- **引用原文**
◆ ◆ ◆ ◆

POJ 2836 Rectangular Covering 状态压缩DP 几何

Description

n points are given on the Cartesian plane. Now you have to use some rectangles whose sides are parallel to the axes to cover them. Every point must be covered. And a point can be covered by several rectangles. Each rectangle should cover at least two points
including those that fall on its border. Rectangles should have integral dimensions. Degenerate cases (rectangles with zero area) are not allowed. How will you choose the rectangles so as to minimize the total area of them?

Input

The input consists of several test cases. Each test cases begins with a line containing a single integer n (2 ≤ n ≤ 15). Each of the next n lines contains two integers x, y (−1,000 ≤ x, y ≤ 1,000) giving the coordinates of a point. It is assumed that no two
points are the same as each other. A single zero follows the last test case.

Output

Output the minimum total area of rectangles on a separate line for each test case.

Sample Input

2

0 1

1 0

0

Sample Output

1

Hint

The total area is calculated by adding up the areas of rectangles used.

因为要面积最小，所以每个矩形的一条对角线的两个顶点肯定是这些点，所以可以枚举出以i,j为顶点的矩形可以覆盖的集合，以及它的面积。

此题不可以出现面积为0的矩形，所以当出现x[i]==x[j]或者y[i]==y[j]时，让它为0的这边的边长变成1。

预处理，枚举任意两点，求它的面积，并看这两点之间还有多少点被覆盖，将被覆盖的所有点存入状态。

◆ ◆ ◆ ◆

- **记录数据**

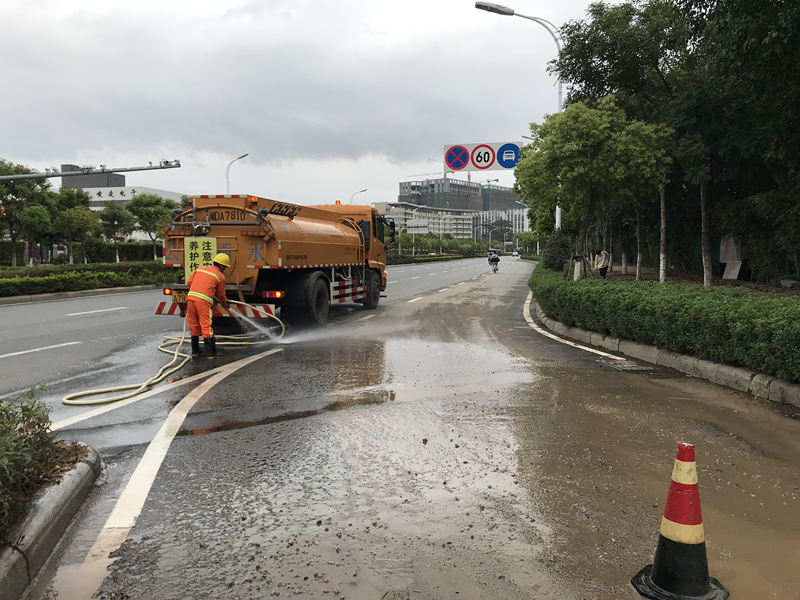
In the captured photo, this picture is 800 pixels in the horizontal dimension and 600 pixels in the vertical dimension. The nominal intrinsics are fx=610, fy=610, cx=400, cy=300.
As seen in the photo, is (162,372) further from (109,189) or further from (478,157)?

◆ ◆ ◆ ◆

- **任务说明 1**
在这篇矩形覆盖题解中，当 x[i]==x[j] 或 y[i]==y[j] 时，为什么要把对应的边长改为 1？请用一到三句话回答。
- **任务说明 2**
请把这篇矩形覆盖题解中以“The input consists of several test cases”开头的段落改写成中文要点列表，并保留其中的主要信息。
- **任务说明 3**
请从这篇矩形覆盖题解的最后一句之后接着写下去。
这些数据在这里用不到。

- **最终答案 1**
因为本题不允许出现面积为 0 的矩形。两点的横坐标或纵坐标相同时，以它们为顶点的矩形有一条边长为 0，所以要把这条边的边长改为 1。

- **最终答案 2**
- 输入包含多组测试数据。
- 每组数据的第一行是一个整数 n（2 ≤ n ≤ 15）。
- 接下来的 n 行每行有两个整数 x、y（−1,000 ≤ x, y ≤ 1,000），表示一个点的坐标。
- 任意两个点都不相同。
- 最后一组数据之后是一个单独的 0。

- **最终答案 3**
然后就可以DP了

代码如下

/*AC*/
#include <cstdio>
#include <iostream>
#include <cmath>
#include <cstring>
#include <algorithm>
using namespace std;

const int inf = 1e9;
int n, m;
int x[15], y[15];
int dp[1<<15];
int state[15*14/2], squ[15*14/2];

void Init(){ //预处理所有只包含对角线上两个点的状态及其面积
m = 0;
for(int i=0; i<n-1; i++){
for(int j=i+1; j<n; j++){
state[m] = 0;
for(int k=0; k<n; k++){
if((x[i]-x[k])*(x[k]-x[j])>=0 && (y[i]-y[k])*(y[k]-y[j])>=0){ //用乘积符号判断点在矩形内，避免了比较对角线上两个点的大小
state[m] |= (1<<k);
}
}
if(x[i] == x[j]) squ[m] = abs(y[i]-y[j]); //对角线的两个端点共线的情况
else if(y[i] == y[j]) squ[m] = abs(x[i]-x[j]);
else squ[m] = abs(x[i]-x[j])*abs(y[i]-y[j]);
m++;
}
}
}

int main(){
while(scanf("%d", &n) && n){
for(int i=0; i<n; i++)
scanf("%d %d", &x[i], &y[i]);
Init();
dp[0] = 0;
for(int S=1; S<(1<<n); S++)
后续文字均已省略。